このことが理由となり、一般大学との併願で受験しやすい大学や学科が非常に多くなってきています。実際、私の担当する受験生の中でも、一般大学との併願組は、年々増加の傾向にあります。
それ自体は、良いことだと思います。自分の将来性の選択肢が増えた、ということを意味しているのですから。
ところが、それに比例して、「直前になってちょこっと対策すれば、なんとかなるだろう」という、美大受験を非常に甘く考えてしまう受験生が増えているのも、事実なのです。
「美大」に行く、ということ
しかし、美大というのは、非常に特殊な存在です。
普段から絵を描いている、とか、絵が好き、という人たちは、世の中にたくさんいます。しかし、美大に入学しようとする、ということは、いわば「プロとして美術をやっていこうとする姿勢を求められる」ということになるのです。
「プロ」というのは、非常に重い言葉です。
例えば、美大を卒業して、ある会社のデザイナーになったとします。そして、ある製品のデザインを担当することになったとしましょう。そして、そのデザインが採用され、その製品が発売されたとします。
デザインの良さが主な理由となって、売れた場合は、そのデザイナーはプロとしての仕事を立派に果たしたことになります。しかし、もし、それが売れなかったら、どうでしょう?
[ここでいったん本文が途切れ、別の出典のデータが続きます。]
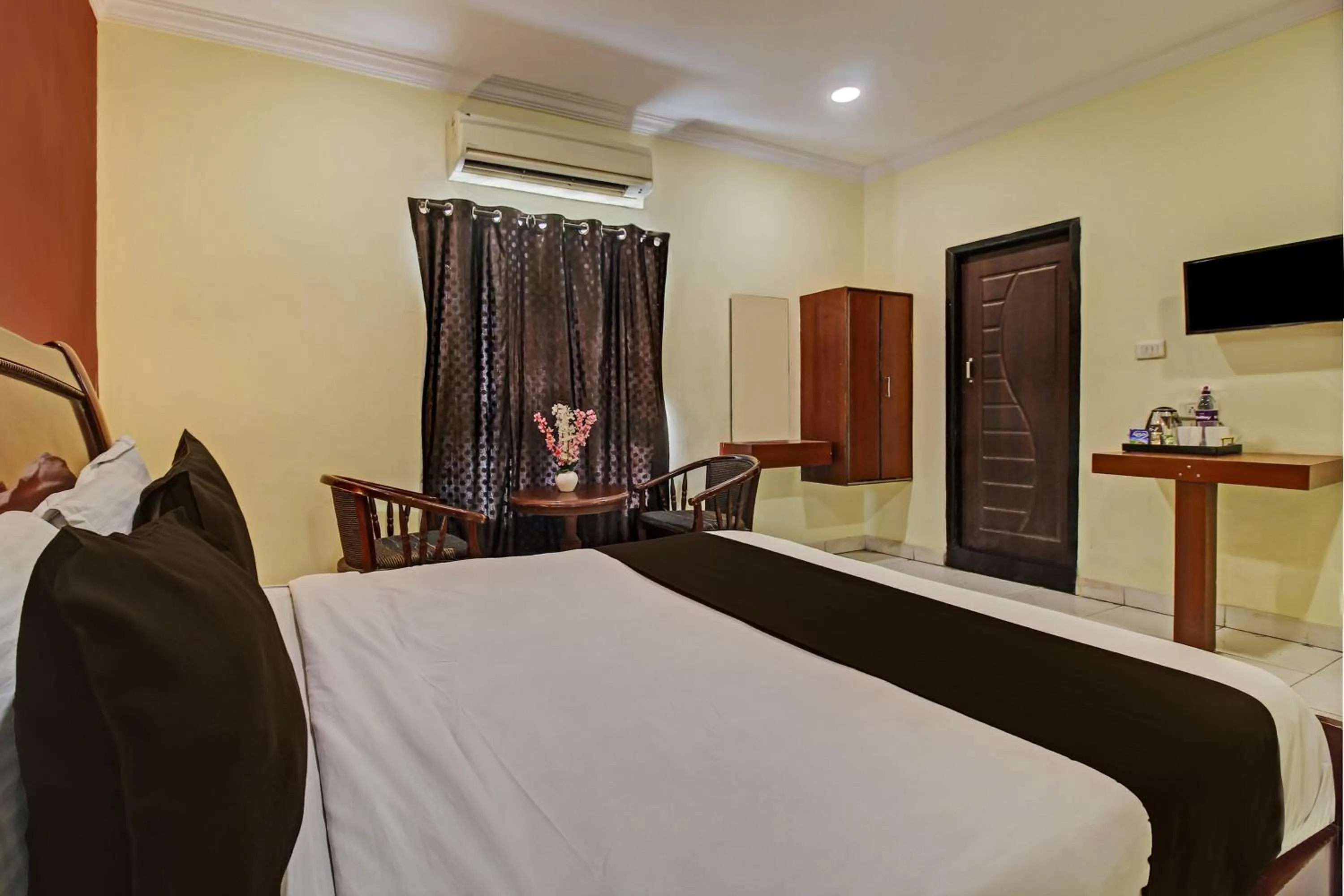 Bedroom, Bed in Hotel O Ruma Near Nampally Railway Station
もし、自分のデザインした製品が、自分のデザインが理由で、売れなかったとしたら?
がっかりする、だけでは許されない。それが、プロなのです。
美大へ行く=美術のプロと見なされる!
もし製品が売れなかったら。その製品の開発に関わった会社の従業員全てに迷惑をかけることになるのです。その会社の従業員の給料が、減ってしまうかもしれません。あるいは、従業員を解雇しなければならなくなるまでに、損害が生じてしまうかもしれません。最悪の場合は、会社自体が倒産してしまうかもしれないのです。
プロ、というのは、自分自身に対してだけではなく、常に様々な人々に対して、責任を背負いながら、自分のやるべきことをこなす人のことを指します。そして、美大に入学する、ということは、美術という分野に関して、プロになることを目指す、ということを意味するのです。
ですから、入試において美術大学では、実技試験や学科試験、小論文試験を課すことによって、「その受験生が、プロになることを目指すための努力を行い、それに相応しい実力を持っているか」を判断しようとします。
それが、美大入試なのです。
ですから、たとえそれがどんな入試形式であっても、決して甘くみてはいけません。しっかりと合格するための努力を行い、「プロを目指すための実力をつけようとしてきた」ことを、入試でアピールできるように、受験生には、しっかりと対策をしていって欲しいのです。
それこそが、合格する確率を飛躍的に上げる、一番有効なやり方なのです。